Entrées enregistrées

════

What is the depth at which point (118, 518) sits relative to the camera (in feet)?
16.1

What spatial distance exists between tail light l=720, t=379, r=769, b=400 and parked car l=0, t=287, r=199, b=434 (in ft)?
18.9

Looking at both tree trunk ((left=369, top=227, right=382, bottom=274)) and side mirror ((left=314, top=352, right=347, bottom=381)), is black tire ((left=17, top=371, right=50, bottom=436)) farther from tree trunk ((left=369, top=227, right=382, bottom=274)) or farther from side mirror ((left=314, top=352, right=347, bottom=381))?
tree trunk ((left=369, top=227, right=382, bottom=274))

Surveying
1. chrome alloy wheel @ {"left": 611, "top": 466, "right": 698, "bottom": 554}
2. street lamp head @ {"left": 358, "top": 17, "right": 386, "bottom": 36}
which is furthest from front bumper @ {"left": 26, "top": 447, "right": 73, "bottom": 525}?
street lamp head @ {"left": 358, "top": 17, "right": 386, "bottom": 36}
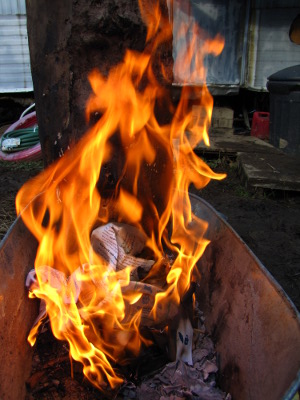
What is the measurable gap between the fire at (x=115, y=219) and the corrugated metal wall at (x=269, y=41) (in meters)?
5.74

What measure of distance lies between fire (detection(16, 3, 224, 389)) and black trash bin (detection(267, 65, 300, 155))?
13.0 feet

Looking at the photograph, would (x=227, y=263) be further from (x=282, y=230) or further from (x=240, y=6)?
(x=240, y=6)

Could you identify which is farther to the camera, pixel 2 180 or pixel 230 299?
pixel 2 180

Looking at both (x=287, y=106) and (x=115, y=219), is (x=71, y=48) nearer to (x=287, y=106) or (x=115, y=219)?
(x=115, y=219)

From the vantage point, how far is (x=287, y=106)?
594cm

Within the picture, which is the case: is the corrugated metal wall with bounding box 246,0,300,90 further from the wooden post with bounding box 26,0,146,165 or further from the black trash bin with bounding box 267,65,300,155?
the wooden post with bounding box 26,0,146,165

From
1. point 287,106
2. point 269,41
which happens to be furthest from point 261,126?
point 269,41

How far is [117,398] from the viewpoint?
5.94 ft

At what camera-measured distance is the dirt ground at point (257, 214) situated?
11.4ft

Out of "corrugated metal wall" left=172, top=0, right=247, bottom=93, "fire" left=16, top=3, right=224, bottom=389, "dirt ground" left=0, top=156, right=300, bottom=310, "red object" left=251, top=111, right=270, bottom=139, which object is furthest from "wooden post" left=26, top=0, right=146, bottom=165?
"corrugated metal wall" left=172, top=0, right=247, bottom=93

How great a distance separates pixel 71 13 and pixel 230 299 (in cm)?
164

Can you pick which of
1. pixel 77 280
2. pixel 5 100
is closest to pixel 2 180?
pixel 5 100

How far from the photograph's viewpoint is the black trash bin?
575cm

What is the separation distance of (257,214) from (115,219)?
2640mm
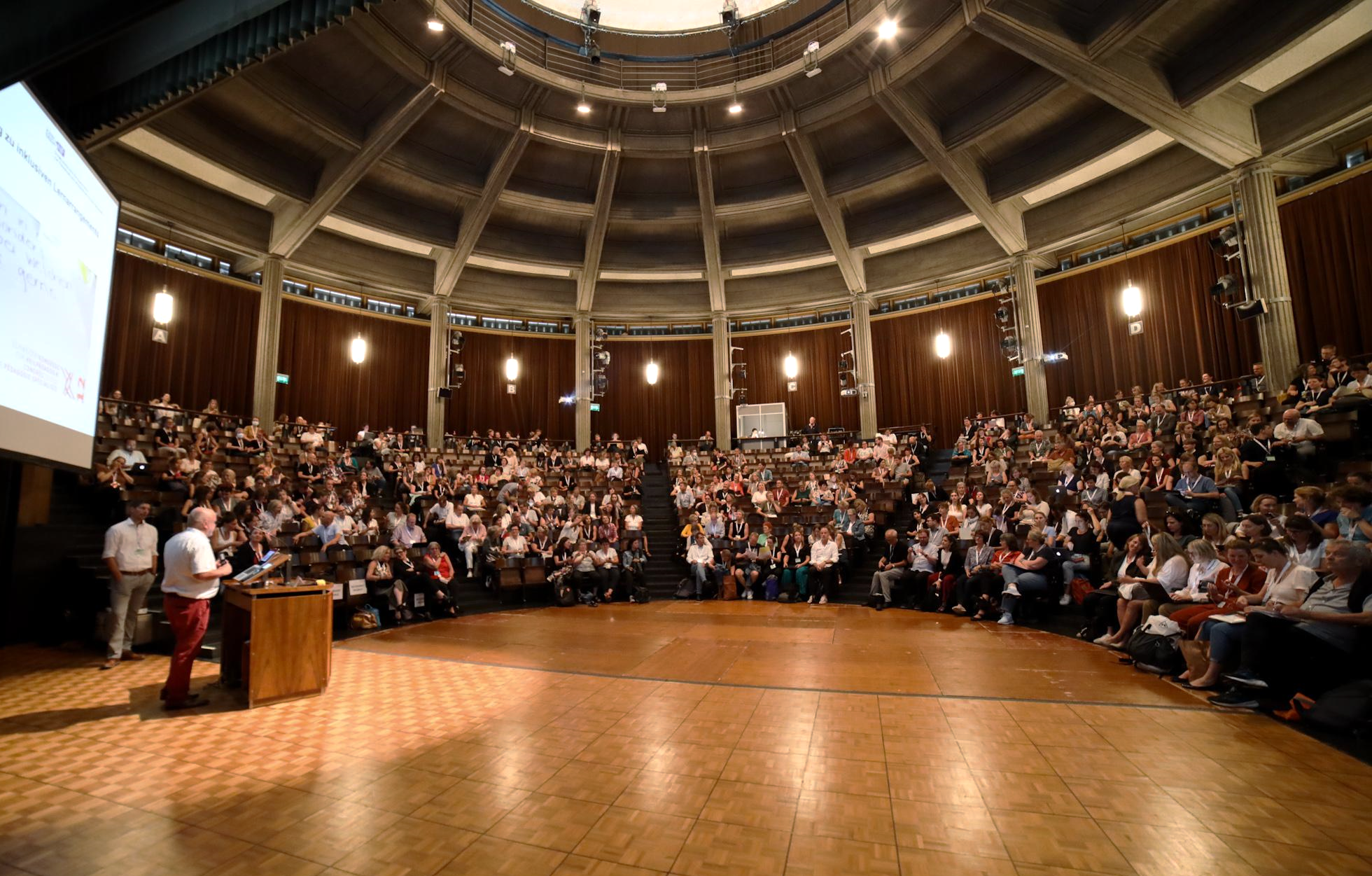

════

Consigne:
Recopiez à l'identique, ligne par ligne, l'intégralité du support ci-dessus, en omettant les images.

Corrigé:
What is the depth at which point (118, 518) sits relative to the camera (in feet)?
16.1

What spatial distance exists between tail light l=720, t=379, r=769, b=400 and parked car l=0, t=287, r=199, b=434 (in ft)?
18.9

Looking at both tree trunk ((left=369, top=227, right=382, bottom=274)) and side mirror ((left=314, top=352, right=347, bottom=381)), is black tire ((left=17, top=371, right=50, bottom=436)) farther from tree trunk ((left=369, top=227, right=382, bottom=274)) or farther from side mirror ((left=314, top=352, right=347, bottom=381))?
tree trunk ((left=369, top=227, right=382, bottom=274))

Surveying
1. chrome alloy wheel @ {"left": 611, "top": 466, "right": 698, "bottom": 554}
2. street lamp head @ {"left": 358, "top": 17, "right": 386, "bottom": 36}
which is furthest from front bumper @ {"left": 26, "top": 447, "right": 73, "bottom": 525}?
street lamp head @ {"left": 358, "top": 17, "right": 386, "bottom": 36}
What is the measurable gap between the fire at (x=115, y=219) and the corrugated metal wall at (x=269, y=41) (in meters)?
5.74

What measure of distance lies between fire (detection(16, 3, 224, 389)) and black trash bin (detection(267, 65, 300, 155))?
13.0 feet

Looking at the photograph, would (x=227, y=263) be further from (x=282, y=230) or further from (x=240, y=6)?
(x=240, y=6)

Could you identify which is farther to the camera, pixel 2 180 or pixel 230 299?
pixel 2 180

Looking at both (x=287, y=106) and (x=115, y=219), is (x=71, y=48) nearer to (x=287, y=106) or (x=115, y=219)?
(x=115, y=219)

From the vantage point, how far is (x=287, y=106)?
594cm

Within the picture, which is the case: is the corrugated metal wall with bounding box 246,0,300,90 further from the wooden post with bounding box 26,0,146,165 or further from the black trash bin with bounding box 267,65,300,155?
the wooden post with bounding box 26,0,146,165

From
1. point 287,106
2. point 269,41
which happens to be furthest from point 261,126?
point 269,41

How far is [117,398] from the viewpoint?
5.94 ft

At what camera-measured distance is the dirt ground at point (257, 214) situated?
11.4ft

Out of "corrugated metal wall" left=172, top=0, right=247, bottom=93, "fire" left=16, top=3, right=224, bottom=389, "dirt ground" left=0, top=156, right=300, bottom=310, "red object" left=251, top=111, right=270, bottom=139, which object is furthest from "wooden post" left=26, top=0, right=146, bottom=165?
"corrugated metal wall" left=172, top=0, right=247, bottom=93

How great a distance separates pixel 71 13 and pixel 230 299 (in cm)?
164

Can you pick which of
1. pixel 77 280
2. pixel 5 100
is closest to pixel 2 180?
pixel 5 100

How far from the photograph's viewpoint is the black trash bin?
575cm

What is the separation distance of (257,214) from (115,219)?
2640mm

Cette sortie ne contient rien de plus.